[Collected data]
######

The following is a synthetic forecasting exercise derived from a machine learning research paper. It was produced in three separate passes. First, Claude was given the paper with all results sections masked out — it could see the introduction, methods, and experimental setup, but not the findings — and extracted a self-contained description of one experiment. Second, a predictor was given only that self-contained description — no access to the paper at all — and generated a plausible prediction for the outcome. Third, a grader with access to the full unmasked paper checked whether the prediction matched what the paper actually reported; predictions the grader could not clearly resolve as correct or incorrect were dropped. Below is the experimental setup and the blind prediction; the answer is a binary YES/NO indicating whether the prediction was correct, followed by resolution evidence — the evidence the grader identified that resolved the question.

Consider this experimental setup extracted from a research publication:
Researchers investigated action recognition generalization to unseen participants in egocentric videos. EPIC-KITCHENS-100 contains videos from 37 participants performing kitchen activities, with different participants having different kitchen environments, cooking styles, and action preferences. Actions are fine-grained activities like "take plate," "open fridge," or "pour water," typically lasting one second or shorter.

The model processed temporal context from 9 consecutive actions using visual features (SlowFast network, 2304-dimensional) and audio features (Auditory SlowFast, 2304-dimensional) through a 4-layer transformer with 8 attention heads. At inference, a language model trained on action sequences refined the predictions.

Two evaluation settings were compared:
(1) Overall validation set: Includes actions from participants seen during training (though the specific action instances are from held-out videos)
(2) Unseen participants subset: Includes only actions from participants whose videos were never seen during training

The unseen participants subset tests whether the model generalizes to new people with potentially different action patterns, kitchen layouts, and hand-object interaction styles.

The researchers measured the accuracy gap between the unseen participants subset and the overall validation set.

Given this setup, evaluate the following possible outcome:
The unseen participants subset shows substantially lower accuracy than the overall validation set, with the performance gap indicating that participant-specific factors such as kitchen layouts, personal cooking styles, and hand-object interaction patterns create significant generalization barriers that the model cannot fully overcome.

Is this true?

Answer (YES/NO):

######

**WHAT YOU WILL DO**:
Please copy out the data above exactly.

**YOUR SOLUTION**:
The following is a synthetic forecasting exercise derived from a machine learning research paper. It was produced in three separate passes. First, Claude was given the paper with all results sections masked out — it could see the introduction, methods, and experimental setup, but not the findings — and extracted a self-contained description of one experiment. Second, a predictor was given only that self-contained description — no access to the paper at all — and generated a plausible prediction for the outcome. Third, a grader with access to the full unmasked paper checked whether the prediction matched what the paper actually reported; predictions the grader could not clearly resolve as correct or incorrect were dropped. Below is the experimental setup and the blind prediction; the answer is a binary YES/NO indicating whether the prediction was correct, followed by resolution evidence — the evidence the grader identified that resolved the question.

Consider this experimental setup extracted from a research publication:
Researchers investigated action recognition generalization to unseen participants in egocentric videos. EPIC-KITCHENS-100 contains videos from 37 participants performing kitchen activities, with different participants having different kitchen environments, cooking styles, and action preferences. Actions are fine-grained activities like "take plate," "open fridge," or "pour water," typically lasting one second or shorter.

The model processed temporal context from 9 consecutive actions using visual features (SlowFast network, 2304-dimensional) and audio features (Auditory SlowFast, 2304-dimensional) through a 4-layer transformer with 8 attention heads. At inference, a language model trained on action sequences refined the predictions.

Two evaluation settings were compared:
(1) Overall validation set: Includes actions from participants seen during training (though the specific action instances are from held-out videos)
(2) Unseen participants subset: Includes only actions from participants whose videos were never seen during training

The unseen participants subset tests whether the model generalizes to new people with potentially different action patterns, kitchen layouts, and hand-object interaction styles.

The researchers measured the accuracy gap between the unseen participants subset and the overall validation set.

Given this setup, evaluate the following possible outcome:
The unseen participants subset shows substantially lower accuracy than the overall validation set, with the performance gap indicating that participant-specific factors such as kitchen layouts, personal cooking styles, and hand-object interaction patterns create significant generalization barriers that the model cannot fully overcome.

Is this true?

Answer (YES/NO):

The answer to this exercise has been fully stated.